Fine. Your beliefs are clearly worth more to you than measurement and certainty.

Is your earth bonding all up to current standards, BTW?
 
You are unbelievable...
So you think its not possible to use a multimeter to measure current then??...ill show you how if you like.

I have used a clamp meter but as i dont live under the same roof as my old man anymore i dont have easy access to it anymore, nor do i know if he still has it in any case.
When we lived under the same roof i would have said "I have a TV"...doesnt mean i owned the TV tho

OK i didnt realise the t-stat was removeable dry from its housing...i can take a look @ that.
I thought maybe it was wired internally and there may have been 2, one being lower than the other within.

the fact that both elements are heating would leave me to believe that they are both working independantly and each will just spit back a low resistance when measured...why is that such a huge assumption?
Marty
 
You are unbelievable.
Whether or not you believe me is irrelevant - you're the one with the electrical/heating problem, and I'm one of the people who knows how to fix it.
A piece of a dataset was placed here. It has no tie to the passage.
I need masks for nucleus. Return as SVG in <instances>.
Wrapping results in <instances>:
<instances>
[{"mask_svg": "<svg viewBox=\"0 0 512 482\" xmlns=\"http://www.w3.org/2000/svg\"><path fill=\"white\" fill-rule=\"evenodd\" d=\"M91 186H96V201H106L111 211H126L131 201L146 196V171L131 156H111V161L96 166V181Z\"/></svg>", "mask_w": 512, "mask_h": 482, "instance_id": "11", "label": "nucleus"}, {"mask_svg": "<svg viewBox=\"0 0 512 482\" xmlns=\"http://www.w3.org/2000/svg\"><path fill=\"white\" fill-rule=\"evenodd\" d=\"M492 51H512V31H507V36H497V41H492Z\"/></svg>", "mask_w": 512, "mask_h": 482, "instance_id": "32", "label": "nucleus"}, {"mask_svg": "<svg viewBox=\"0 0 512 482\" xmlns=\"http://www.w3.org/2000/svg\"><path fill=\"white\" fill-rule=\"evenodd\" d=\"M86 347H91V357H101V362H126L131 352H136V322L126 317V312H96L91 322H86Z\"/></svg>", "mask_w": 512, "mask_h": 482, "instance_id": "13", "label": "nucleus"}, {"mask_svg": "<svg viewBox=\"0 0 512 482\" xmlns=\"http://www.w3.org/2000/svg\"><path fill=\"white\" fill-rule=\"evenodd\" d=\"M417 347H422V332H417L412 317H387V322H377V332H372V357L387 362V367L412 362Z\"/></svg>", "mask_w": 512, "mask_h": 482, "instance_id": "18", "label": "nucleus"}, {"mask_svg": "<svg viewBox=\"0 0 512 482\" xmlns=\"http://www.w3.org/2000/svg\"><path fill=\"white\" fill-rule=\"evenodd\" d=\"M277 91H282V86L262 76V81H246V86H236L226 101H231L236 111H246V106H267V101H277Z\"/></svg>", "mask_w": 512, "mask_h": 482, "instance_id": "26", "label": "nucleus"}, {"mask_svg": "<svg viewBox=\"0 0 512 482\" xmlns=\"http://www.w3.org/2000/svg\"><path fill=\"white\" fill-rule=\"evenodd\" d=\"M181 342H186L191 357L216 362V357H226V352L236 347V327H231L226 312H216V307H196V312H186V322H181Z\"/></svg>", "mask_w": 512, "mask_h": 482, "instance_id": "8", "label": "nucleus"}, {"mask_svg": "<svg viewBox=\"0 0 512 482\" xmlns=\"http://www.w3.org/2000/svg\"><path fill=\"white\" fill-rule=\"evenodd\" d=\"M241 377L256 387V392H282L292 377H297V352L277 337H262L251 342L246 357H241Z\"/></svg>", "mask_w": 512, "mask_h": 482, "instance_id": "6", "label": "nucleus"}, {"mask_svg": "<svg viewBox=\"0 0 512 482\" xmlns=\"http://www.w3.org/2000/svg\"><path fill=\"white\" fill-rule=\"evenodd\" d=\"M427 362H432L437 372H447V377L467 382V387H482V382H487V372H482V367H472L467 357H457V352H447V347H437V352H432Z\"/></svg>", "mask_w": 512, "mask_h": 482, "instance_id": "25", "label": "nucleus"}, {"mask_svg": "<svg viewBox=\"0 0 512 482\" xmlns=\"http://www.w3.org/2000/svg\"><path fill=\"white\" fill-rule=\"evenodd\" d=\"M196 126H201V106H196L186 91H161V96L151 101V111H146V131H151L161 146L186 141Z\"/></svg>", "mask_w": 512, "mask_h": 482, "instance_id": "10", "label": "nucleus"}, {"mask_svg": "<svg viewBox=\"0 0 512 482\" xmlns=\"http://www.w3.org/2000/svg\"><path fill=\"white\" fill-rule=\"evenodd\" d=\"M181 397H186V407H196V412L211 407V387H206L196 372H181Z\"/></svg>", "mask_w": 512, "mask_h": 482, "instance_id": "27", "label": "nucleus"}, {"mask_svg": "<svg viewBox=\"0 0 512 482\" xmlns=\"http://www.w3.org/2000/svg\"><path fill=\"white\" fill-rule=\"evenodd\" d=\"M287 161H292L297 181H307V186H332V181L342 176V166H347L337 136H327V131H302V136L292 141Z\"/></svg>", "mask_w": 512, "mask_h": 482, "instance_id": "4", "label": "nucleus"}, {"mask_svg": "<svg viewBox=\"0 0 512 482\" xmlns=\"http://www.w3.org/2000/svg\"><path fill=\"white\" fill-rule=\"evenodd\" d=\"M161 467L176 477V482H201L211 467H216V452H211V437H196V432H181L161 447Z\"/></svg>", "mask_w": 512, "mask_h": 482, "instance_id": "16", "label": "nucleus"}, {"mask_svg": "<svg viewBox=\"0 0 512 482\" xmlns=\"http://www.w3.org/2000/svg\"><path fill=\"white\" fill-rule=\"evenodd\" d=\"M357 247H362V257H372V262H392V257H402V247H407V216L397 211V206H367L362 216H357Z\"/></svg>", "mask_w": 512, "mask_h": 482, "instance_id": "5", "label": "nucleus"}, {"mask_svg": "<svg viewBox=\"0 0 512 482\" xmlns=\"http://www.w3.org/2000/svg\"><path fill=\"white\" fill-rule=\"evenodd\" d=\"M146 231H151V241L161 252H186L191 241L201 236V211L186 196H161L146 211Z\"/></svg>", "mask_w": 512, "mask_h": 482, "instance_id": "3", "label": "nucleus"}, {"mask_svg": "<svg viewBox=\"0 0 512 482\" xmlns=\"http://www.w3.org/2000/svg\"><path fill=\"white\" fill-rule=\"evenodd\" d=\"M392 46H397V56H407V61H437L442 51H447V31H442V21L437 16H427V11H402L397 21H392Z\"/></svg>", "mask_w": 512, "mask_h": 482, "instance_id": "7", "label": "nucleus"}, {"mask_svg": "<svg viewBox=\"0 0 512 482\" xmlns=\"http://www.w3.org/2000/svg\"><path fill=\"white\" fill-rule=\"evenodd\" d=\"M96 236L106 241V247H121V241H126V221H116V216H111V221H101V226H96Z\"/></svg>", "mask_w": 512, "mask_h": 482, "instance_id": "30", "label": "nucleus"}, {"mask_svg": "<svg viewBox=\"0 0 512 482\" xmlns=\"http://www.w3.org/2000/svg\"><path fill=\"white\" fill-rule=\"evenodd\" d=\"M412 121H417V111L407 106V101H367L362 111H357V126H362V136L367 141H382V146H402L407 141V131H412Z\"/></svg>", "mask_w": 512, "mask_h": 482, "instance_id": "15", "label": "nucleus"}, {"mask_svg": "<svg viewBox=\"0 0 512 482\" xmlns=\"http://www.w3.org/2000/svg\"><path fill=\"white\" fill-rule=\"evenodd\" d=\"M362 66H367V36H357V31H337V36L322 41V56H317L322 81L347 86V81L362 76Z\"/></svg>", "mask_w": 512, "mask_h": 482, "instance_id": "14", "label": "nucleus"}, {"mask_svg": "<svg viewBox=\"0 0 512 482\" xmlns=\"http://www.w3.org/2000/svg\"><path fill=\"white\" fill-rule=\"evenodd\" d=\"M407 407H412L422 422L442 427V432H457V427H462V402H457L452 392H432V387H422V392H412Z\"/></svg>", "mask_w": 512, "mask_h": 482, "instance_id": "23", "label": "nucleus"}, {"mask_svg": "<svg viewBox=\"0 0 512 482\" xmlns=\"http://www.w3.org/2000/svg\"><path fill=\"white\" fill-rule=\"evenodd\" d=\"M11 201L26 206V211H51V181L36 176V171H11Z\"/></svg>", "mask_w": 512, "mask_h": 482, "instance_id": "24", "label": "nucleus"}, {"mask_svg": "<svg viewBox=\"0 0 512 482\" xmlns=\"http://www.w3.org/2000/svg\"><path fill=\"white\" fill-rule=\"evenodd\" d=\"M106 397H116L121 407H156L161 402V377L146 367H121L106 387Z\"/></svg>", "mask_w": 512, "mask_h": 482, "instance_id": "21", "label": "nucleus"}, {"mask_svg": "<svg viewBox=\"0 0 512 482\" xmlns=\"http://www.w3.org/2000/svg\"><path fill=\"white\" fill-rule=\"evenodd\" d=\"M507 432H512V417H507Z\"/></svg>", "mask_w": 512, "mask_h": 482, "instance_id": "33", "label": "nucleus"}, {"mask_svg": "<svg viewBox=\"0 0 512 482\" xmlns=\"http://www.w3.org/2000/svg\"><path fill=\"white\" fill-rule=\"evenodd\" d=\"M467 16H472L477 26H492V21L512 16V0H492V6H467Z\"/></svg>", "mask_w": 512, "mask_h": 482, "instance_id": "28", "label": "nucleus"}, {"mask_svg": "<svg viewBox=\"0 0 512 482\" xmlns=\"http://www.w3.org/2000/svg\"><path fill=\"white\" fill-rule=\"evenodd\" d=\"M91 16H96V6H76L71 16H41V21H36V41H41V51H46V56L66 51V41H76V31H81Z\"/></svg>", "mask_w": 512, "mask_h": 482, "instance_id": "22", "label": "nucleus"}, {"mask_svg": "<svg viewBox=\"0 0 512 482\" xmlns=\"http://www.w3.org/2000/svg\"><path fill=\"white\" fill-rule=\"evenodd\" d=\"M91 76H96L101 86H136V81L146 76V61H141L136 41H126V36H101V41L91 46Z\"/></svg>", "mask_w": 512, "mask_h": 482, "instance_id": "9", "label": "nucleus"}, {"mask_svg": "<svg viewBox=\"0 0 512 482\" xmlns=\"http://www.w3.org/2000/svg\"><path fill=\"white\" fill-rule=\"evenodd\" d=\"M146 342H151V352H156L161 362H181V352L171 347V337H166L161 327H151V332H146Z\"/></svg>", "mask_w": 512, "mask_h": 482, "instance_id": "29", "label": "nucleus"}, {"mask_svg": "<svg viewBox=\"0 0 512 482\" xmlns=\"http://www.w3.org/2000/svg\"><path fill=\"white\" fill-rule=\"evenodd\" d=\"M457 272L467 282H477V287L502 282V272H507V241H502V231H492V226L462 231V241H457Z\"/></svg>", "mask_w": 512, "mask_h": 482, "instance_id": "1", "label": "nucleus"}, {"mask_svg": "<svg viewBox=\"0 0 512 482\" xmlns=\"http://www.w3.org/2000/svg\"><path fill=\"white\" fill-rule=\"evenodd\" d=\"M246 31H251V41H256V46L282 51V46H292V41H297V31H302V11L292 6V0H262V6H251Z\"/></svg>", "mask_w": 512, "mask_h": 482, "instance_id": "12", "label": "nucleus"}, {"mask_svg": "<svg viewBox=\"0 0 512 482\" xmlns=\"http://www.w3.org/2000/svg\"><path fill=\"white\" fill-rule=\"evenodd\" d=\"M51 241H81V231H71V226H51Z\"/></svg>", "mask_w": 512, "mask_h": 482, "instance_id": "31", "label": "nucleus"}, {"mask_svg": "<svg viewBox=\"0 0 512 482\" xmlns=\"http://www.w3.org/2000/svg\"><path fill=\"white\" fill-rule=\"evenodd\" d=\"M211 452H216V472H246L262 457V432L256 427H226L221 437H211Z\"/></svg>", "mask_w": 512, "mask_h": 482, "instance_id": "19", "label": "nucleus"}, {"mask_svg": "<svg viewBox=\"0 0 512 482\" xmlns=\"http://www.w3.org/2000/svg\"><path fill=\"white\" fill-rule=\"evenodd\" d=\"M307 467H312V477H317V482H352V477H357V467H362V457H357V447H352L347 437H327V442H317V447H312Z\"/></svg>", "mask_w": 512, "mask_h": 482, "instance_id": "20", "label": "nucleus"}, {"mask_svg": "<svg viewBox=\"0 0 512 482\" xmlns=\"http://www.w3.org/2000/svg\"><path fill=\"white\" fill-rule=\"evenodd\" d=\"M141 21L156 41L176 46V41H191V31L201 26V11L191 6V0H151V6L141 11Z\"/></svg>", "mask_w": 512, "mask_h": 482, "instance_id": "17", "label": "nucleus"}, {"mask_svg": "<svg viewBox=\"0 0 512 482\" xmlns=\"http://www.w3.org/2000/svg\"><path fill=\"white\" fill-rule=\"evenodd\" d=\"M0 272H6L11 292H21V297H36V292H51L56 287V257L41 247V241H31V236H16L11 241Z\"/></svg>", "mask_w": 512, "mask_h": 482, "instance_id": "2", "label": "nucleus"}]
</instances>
So you think its not possible to use a multimeter to measure current then?
I didn't say that. What I implied, perhaps not clearly enough, is that I expect the current range of your multimeter to be insufficient.

ill show you how if you like.
You could show me how to be a charlatan, but I have no interest in that.

I have used a clamp meter but as i dont live under the same roof as my old man anymore i dont have easy access to it anymore, nor do i know if he still has it in any case.
When we lived under the same roof i would have said "I have a TV"...doesnt mean i owned the TV tho
Calm down. We already know that clarity isn't your strong suit.

the fact that both elements are heating would leave me to believe that they are both working independantly
If they're both working, be it independently or otherwise, then why did you create this topic?

...and each will just spit back a low resistance when measured...why is that such a huge assumption?
Any assumption is huge, and it's the fact that you're prepared to assume some things that are relevant and incredibly easy and quick to measure that sustains my belief that you were never a qualified engineer in any field.